Most people, per lessons taught in early history classes, believe that automobiles were created around 1900 with the first car being Henry Ford’s Model T. This fact, however, is an incorrect fact. There were a variety of cars that were created prior to the Model T, with the first gasoline-fueled car having been produced in 1885. Prior to the creation of the combustion engine that many know today, vehicles were fueled by steam power. From boats to cars, prior to 1885 steam was the fuel of choice for many manufacturers across a variety of different industries.

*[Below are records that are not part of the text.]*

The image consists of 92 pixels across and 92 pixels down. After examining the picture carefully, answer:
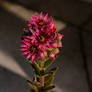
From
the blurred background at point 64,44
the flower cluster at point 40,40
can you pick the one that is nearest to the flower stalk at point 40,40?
the flower cluster at point 40,40

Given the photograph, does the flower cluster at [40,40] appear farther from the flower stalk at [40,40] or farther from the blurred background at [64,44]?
the blurred background at [64,44]

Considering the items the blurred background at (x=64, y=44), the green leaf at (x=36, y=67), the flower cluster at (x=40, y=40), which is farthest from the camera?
the blurred background at (x=64, y=44)

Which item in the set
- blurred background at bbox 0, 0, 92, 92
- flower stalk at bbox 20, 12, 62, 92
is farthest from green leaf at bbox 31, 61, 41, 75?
blurred background at bbox 0, 0, 92, 92

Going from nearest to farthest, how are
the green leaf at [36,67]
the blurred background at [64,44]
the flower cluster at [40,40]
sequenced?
the flower cluster at [40,40]
the green leaf at [36,67]
the blurred background at [64,44]

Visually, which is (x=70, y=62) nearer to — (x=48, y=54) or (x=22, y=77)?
(x=22, y=77)

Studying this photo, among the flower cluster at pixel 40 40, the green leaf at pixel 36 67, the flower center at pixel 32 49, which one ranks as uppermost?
the flower cluster at pixel 40 40

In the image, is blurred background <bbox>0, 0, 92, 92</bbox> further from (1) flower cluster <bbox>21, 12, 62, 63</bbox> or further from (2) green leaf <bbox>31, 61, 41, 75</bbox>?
(1) flower cluster <bbox>21, 12, 62, 63</bbox>

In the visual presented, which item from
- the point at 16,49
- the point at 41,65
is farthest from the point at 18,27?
the point at 41,65

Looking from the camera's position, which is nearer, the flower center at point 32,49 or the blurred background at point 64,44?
the flower center at point 32,49

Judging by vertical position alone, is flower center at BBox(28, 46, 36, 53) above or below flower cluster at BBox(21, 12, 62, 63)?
below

Due to flaws in record-keeping, a few of these vehicles’ creation dates are estimated but this list will start with the earliest vehicle and work its way towards present time.
Cugnot Fardier à Vapeur
Invented by Nicolas-Joseph Cugnot, a French military engineer, the fardier à vapeur was created as a smaller model in 1969. The following year, Cugnot designed the fardier à vapeur to carry four tons in weight for a distance of 7.8 kilometers; a feat that would replicate the vehicle’s use in a military setting. Powered by steam, the vehicle initially underwent efficiency and instability issues.
Walter Hancock is the inventor that is responsible for the variety of Omnibuses that were developed between 1824 and 1836. By 1827, Hancock applied for a patent that would further improve the safety of bus passengers. During the twelve year run Hancock designed many Omnibuses that would carry passengers between numerous British cities.
Grenville Steam Carriage
The Grenville Steam Carriage is an impressive vehicle due to the fact that it is still operable today. Robert Neville Grenville begun developing the carriage in 1875 and designed it to carry seven occupants. Though the carriage was complicated to operate, it survived the turn of two centuries.
The La Marquise was developed in 1884 by De Dion-Bouton et Trepardoux. By 1887 the car was entered in the world’s first automobile race, which it won by default. In 1888, the La Marquise won its first actual race.
Nearly 12 years after developing his first gasoline-powered engine, Karl Benz created the Benz Patent-Motorwagen. This 1885 automobile was created by the founder of the company that is now known as Mercedes-Benz. Benz was given the patent for the motorwagen on January 29, 1886.
Hammelvognen was a Danish automotive manufacturer that closed their doors in 1888. They produced their first car in 1886, producing it with a braking system and a reverse gear, which was rare for the time. Their original creation now resides within a Danish museum.
Developed by two automotive pioneers, Gottlieb Daimler and Wilhelm Maybach, the Stahlradwagen was an 1889 one-cylinder creation. The water-cooled vehicle would later be utilized by Peugeot for inspiration.
De Dion-Bouton Quadricycle
A successor to the La Marquise, the De Dion-Bouton quadricycle begun production in 1891. Though not all De Dion-Bouton quadricycles had hoods, the few that did were not salvaged throughout the course of time.
Created by two brothers, Charles Duryea and Frank Duryea, the car was built within the United States. The brothers first tested their creation in Massachusetts in 1893.
The Balzer was developed in 1894 by Stephen Balzer, an inventor from New York. Balzer chose to power his car using a three-cylinder combustion engine.